16 comments on “Farewell Minivan: Ch-ch-ch-changes

  1. lafriday
    January 13, 2016

    Love, love love your ode to the wheels that have moved you (and David Bowie too). It made me think of my first car, a lemon yellow Mazda RX2. When the second engine blew up, the droll mechanic said, “They sure painted this car the right color, didn’t they?” You are such a good writer. 🙂

    P.S. I appreciate the caption on the “feral” kids photo.

    • jgroeber
      January 26, 2016

      The Mazda RX2! Love that it was yellow. The red Jetta that replaced that totalled one totally should have been yellow. Such a lemon! Perhaps we all need one of those so we can appreciate the wonder of a plain Jane silver minivan named Ziggy Stardust.

  2. CarolBarrel
    January 13, 2016

    Congratulations, Jen and Tim! Another 5 years of stories this car will want to tell in the future yet to come… Hi Ho Silver!

    • jgroeber
      January 26, 2016

      Hi, ho Silver!! Oh, the stories she’ll be telling. And how different from those that black minivan told.

  3. kellylmckenzie
    January 13, 2016

    As someone who has rolled a VW beetle, calmly sat outside for 20 minutes each rainy morning waiting for the Datsun’s engine to finally turn over and driven to the two cannot-be-missed-for-any-reason birthday parties holding the just smashed driver’s door shut, I salute you. May Ziggy Frozen Stardust give you years of stories, mileage and laughter.

    • jgroeber
      January 26, 2016

      Such a perfect blessing for a minivan that is sure to suffer untold abuse and insult. And here’s hoping I don’t roll her or get her run over by a Verizon truck!

  4. Kristin
    January 13, 2016

    I feel so special that I knew two of those cars! You are really a superb writer! We have now had our longest car ever, a Volvo wagon we bought 12 years ago, coasting to 200,000 miles. Both boys learned to drive in it. He, Percy, runs great, looks great, and I can’t imagine replacing him.

    • jgroeber
      January 26, 2016

      Yes! You did know two of those cars. And the crazy hippy, dippy teacher who parked on the grass and taught art on the lawn barefoot. And I love the sound of Percy. I remember borrowing a similar Volvo station wagon from a PAS colleague when either Eeyore or Daisy crapped out on me. Those things drive forever thank goodness!
      (And thank you for dropping by. How amazing to see you here!!)

  5. afthead
    January 14, 2016

    This is spectacular and the pictures are beyond nostalgic. I love it!

    • jgroeber
      January 26, 2016

      Ha! I didn’t even need to run a filter on Hipstamatic to give the photos that sepia glow. I think the shot of Daisy may have even been from a Disc camera. Can you imagine?
      So glad you stopped by.

  6. Burns the Fire
    January 14, 2016

    Thanks for the trip, Jen, and the ode to the cars that take us where we need to go.
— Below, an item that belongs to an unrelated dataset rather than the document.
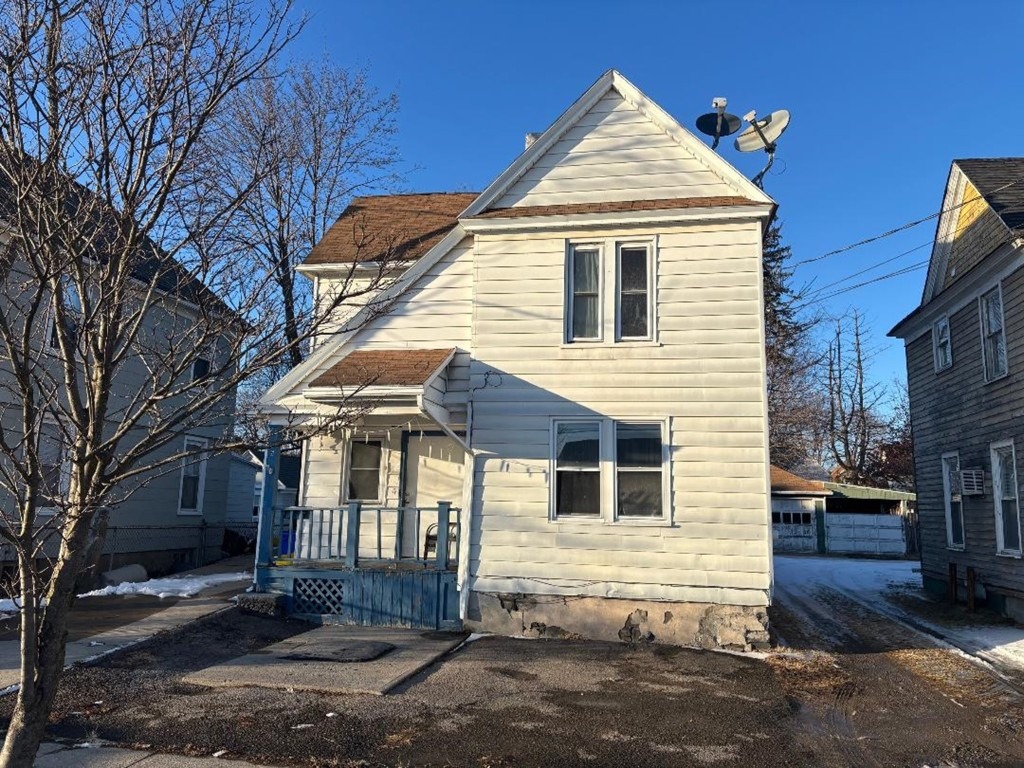 Bevier St, Binghamton, NY 13901 #1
Ch-ch-ch-changes. xo

    • jgroeber
      January 26, 2016

      Ground control to Major Tom, my dear. Far above the moon, planet Earth is blue. Sigh. xo

  7. Dawn Quyle Landau
    January 15, 2016

    Oh no! I feel somehow attached to that minivan… it’s where we bonded. Or, maybe it was the adirondack chairs? Or the bean field? The internet– That’s it! But the minivan left an impression. 😉 Congrats on the new car, and man do I love how you make even a new car sound so beautiful. Hope that never ch-ch-changes! xxoxxo

    • jgroeber
      January 26, 2016

      I told one of my very cool friends that I don’t feel very cool anymore because the new minivan isn’t quite so cool. And she kindly pointed out that the old minivan wasn’t cool either, I just thought it was. Then she told me to go get highlights and I’d feel cool again. Which I did!!